Your objective
From the records below, transcribe only the lines running from the one with "Girl with a Knife Chapter 148 - Page 70" through the one with "HUMMEL Legacy 2.0 Hoodie (castor gray)". Keep both of those end lines.

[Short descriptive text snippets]
[Start of Attachment]

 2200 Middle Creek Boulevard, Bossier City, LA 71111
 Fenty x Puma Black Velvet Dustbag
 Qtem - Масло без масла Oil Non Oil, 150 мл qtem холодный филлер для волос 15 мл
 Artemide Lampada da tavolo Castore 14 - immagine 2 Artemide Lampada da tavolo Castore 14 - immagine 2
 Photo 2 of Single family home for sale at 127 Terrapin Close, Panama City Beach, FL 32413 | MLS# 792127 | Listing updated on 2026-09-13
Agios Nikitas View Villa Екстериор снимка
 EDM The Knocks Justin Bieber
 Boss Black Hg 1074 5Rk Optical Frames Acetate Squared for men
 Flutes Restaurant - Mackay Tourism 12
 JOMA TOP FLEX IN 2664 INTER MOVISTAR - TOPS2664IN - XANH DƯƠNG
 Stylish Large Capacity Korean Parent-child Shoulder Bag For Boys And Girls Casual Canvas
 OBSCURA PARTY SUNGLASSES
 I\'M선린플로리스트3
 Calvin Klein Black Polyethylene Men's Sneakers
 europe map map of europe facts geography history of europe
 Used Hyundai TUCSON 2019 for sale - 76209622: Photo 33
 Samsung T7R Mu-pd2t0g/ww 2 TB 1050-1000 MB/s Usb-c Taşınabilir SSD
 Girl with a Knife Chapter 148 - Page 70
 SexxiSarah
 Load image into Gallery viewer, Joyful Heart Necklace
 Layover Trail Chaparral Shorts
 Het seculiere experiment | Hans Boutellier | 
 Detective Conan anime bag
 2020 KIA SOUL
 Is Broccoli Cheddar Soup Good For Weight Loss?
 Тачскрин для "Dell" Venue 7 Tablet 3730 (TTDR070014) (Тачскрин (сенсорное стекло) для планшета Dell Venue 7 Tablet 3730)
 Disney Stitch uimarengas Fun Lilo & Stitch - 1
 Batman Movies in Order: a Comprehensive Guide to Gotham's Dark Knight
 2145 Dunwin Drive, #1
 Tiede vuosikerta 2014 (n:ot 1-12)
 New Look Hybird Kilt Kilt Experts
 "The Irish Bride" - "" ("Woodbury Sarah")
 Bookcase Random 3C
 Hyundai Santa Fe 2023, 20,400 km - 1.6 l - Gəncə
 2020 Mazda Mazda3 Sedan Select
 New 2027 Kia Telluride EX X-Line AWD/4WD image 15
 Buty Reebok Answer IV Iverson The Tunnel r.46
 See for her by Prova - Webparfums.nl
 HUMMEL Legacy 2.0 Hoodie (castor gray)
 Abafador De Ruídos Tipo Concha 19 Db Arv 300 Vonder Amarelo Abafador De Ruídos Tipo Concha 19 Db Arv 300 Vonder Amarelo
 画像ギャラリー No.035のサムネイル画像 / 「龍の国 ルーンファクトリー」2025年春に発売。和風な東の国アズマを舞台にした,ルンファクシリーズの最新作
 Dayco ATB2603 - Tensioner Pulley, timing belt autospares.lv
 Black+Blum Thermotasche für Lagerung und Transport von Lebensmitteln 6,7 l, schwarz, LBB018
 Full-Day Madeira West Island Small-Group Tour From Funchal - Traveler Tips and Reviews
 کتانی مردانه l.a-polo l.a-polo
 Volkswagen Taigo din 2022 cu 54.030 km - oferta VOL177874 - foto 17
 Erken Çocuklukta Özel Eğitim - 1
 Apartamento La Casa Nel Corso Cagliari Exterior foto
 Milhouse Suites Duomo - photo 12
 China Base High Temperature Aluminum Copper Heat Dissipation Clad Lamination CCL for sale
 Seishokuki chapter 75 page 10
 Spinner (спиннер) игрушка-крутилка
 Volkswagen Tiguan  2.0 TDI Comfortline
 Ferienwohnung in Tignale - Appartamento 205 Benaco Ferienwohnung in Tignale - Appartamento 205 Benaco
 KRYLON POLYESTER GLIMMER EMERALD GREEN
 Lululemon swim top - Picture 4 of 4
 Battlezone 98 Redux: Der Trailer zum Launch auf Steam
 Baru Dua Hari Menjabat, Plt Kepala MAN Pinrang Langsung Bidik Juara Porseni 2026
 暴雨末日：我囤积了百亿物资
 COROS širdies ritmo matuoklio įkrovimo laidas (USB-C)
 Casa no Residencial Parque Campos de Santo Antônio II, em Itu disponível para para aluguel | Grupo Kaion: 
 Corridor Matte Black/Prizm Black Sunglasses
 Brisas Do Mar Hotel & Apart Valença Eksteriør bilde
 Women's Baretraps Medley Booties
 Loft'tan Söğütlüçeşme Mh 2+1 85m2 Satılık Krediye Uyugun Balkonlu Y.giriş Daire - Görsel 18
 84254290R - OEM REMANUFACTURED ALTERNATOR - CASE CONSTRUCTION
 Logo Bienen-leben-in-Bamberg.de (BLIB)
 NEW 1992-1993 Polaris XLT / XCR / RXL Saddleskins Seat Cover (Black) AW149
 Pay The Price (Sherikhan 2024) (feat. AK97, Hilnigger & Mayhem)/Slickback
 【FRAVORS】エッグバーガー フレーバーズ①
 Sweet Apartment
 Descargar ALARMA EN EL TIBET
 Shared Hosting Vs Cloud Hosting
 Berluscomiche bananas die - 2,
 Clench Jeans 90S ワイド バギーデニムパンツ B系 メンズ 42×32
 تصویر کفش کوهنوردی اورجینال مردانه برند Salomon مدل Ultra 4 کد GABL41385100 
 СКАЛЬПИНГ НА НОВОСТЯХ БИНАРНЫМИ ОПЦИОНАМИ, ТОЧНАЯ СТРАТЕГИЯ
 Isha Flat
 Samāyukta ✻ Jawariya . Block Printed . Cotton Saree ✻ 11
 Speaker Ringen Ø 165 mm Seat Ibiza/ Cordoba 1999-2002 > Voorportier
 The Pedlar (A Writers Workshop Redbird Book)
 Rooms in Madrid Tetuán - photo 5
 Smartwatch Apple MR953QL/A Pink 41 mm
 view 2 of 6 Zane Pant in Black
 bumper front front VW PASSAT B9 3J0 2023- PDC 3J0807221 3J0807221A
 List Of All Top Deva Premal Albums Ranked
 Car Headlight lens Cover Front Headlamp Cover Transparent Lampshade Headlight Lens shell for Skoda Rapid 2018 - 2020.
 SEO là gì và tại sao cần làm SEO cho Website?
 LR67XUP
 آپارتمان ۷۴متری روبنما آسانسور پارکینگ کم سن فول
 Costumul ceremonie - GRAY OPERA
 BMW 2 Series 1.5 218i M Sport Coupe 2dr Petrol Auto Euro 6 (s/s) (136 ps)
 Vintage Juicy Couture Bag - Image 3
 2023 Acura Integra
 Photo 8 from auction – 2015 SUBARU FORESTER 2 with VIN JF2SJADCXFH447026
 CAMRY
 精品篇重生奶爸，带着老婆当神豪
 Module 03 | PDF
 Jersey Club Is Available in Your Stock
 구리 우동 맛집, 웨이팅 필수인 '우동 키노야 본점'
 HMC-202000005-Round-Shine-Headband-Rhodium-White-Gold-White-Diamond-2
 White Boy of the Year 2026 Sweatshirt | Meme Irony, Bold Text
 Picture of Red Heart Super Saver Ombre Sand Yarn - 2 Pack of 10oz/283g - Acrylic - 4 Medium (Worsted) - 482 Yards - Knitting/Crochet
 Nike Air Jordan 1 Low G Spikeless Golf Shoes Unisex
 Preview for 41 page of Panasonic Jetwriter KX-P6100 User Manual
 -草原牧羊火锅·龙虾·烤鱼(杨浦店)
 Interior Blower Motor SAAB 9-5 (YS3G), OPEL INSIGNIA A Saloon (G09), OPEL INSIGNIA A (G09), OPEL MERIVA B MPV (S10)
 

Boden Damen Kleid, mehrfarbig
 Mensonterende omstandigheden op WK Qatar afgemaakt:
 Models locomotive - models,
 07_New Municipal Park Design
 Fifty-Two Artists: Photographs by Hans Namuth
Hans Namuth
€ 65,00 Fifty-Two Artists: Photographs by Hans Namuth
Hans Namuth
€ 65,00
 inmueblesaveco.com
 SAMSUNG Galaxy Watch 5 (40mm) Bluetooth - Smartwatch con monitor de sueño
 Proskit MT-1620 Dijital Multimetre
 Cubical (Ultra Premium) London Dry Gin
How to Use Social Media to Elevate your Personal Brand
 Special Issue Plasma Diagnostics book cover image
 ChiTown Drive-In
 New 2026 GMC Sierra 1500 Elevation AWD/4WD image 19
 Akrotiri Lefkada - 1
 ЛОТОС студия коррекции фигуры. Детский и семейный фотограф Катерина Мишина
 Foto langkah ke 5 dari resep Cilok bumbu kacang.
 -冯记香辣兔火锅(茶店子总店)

[End of Attachment]

Output for this task
 Girl with a Knife Chapter 148 - Page 70
 SexxiSarah
 Load image into Gallery viewer, Joyful Heart Necklace
 Layover Trail Chaparral Shorts
 Het seculiere experiment | Hans Boutellier | 
 Detective Conan anime bag
 2020 KIA SOUL
 Is Broccoli Cheddar Soup Good For Weight Loss?
 Тачскрин для "Dell" Venue 7 Tablet 3730 (TTDR070014) (Тачскрин (сенсорное стекло) для планшета Dell Venue 7 Tablet 3730)
 Disney Stitch uimarengas Fun Lilo & Stitch - 1
 Batman Movies in Order: a Comprehensive Guide to Gotham's Dark Knight
 2145 Dunwin Drive, #1
 Tiede vuosikerta 2014 (n:ot 1-12)
 New Look Hybird Kilt Kilt Experts
 "The Irish Bride" - "" ("Woodbury Sarah")
 Bookcase Random 3C
 Hyundai Santa Fe 2023, 20,400 km - 1.6 l - Gəncə
 2020 Mazda Mazda3 Sedan Select
 New 2027 Kia Telluride EX X-Line AWD/4WD image 15
 Buty Reebok Answer IV Iverson The Tunnel r.46
 See for her by Prova - Webparfums.nl
 HUMMEL Legacy 2.0 Hoodie (castor gray)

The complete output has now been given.